[PROBLEM]: Starting at the line that contains "Le Pap of Glencoe" and stopping after the line that contains "Verschillende omwonenden zijn", transcribe the listing below exactly; do not include any pictures.

[GIVEN RECORDS]:
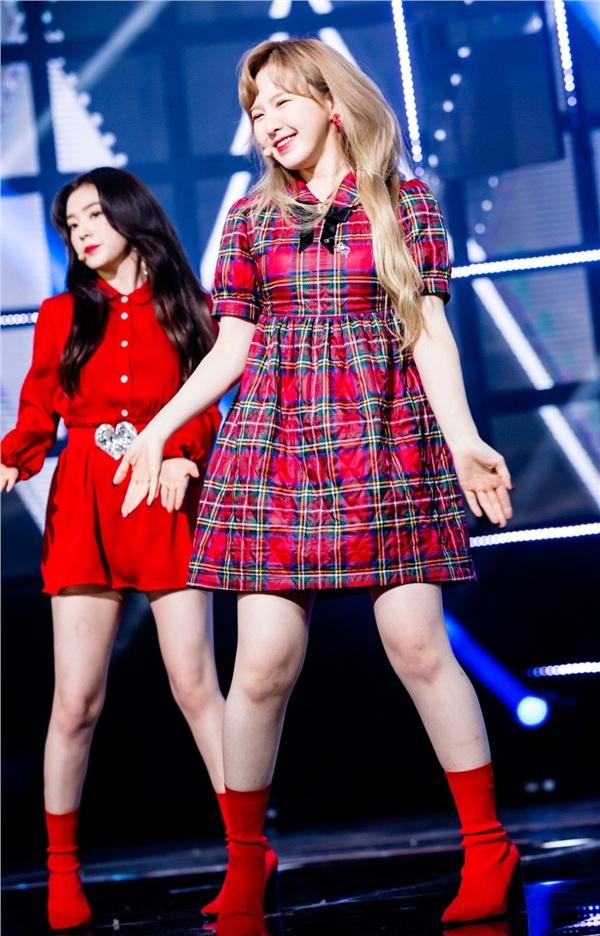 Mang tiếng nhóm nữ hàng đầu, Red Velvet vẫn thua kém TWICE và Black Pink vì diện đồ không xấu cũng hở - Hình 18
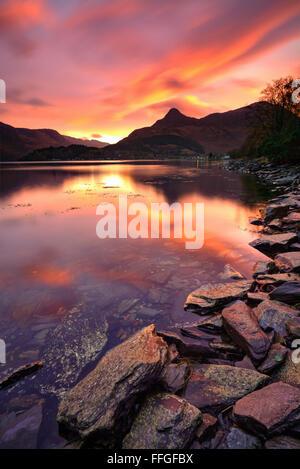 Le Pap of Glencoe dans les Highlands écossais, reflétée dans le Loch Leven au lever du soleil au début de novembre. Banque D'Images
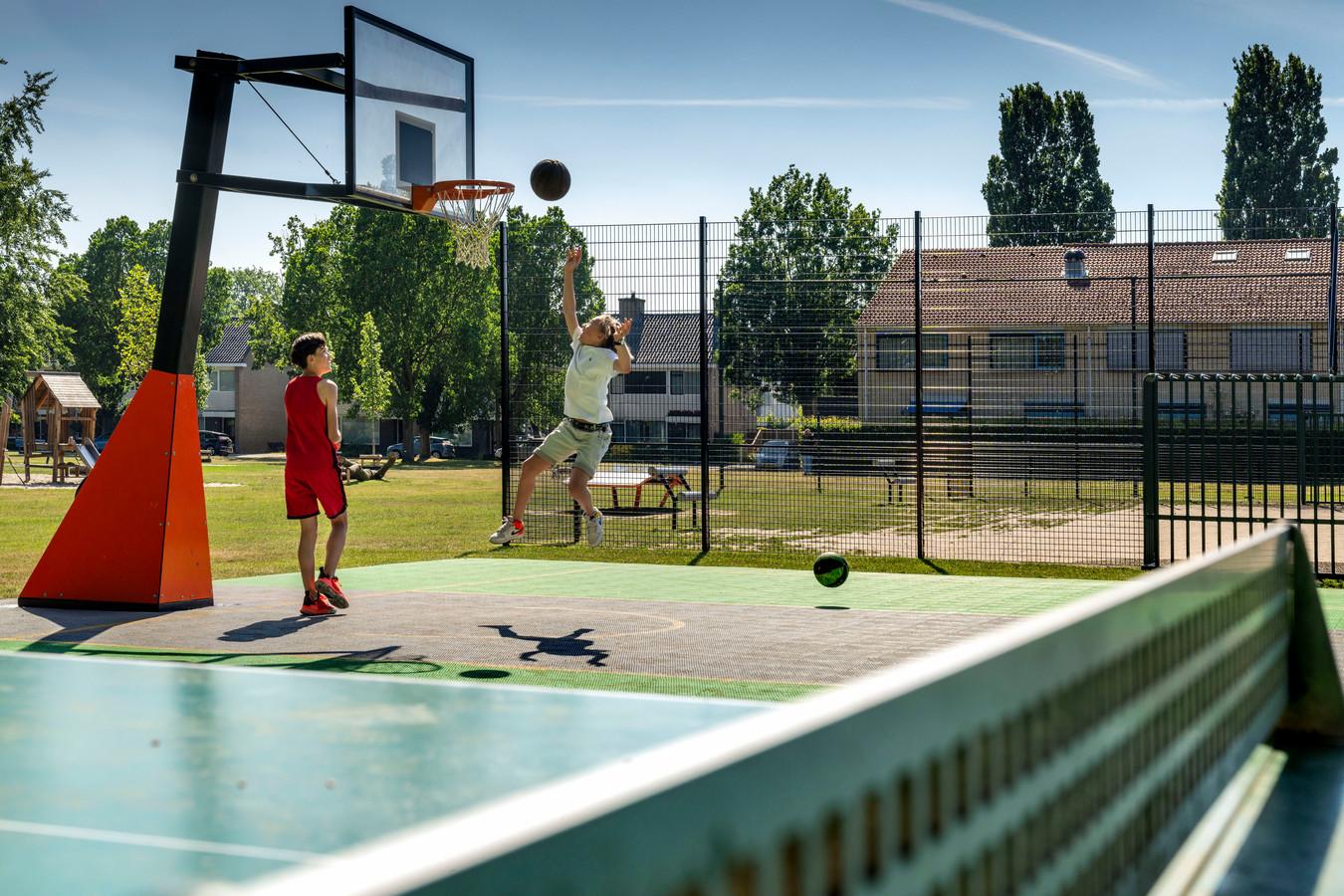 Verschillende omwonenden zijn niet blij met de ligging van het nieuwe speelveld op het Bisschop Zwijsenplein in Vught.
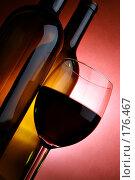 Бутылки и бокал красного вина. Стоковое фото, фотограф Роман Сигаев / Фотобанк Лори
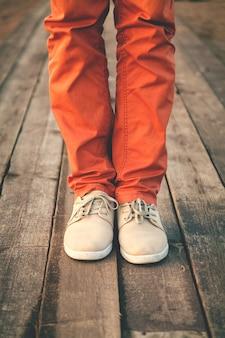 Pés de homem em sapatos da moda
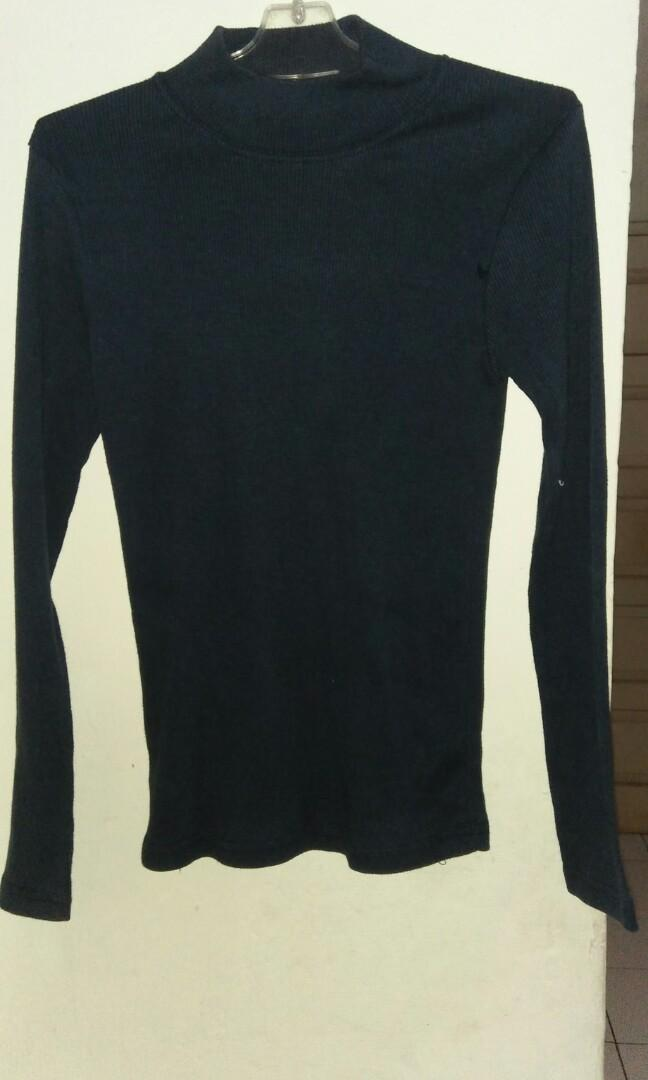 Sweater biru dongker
---
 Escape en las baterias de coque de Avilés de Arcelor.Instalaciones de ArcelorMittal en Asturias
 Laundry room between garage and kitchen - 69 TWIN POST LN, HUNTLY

[ANSWER SPACE]:
 Le Pap of Glencoe dans les Highlands écossais, reflétée dans le Loch Leven au lever du soleil au début de novembre. Banque D'Images
 Verschillende omwonenden zijn niet blij met de ligging van het nieuwe speelveld op het Bisschop Zwijsenplein in Vught.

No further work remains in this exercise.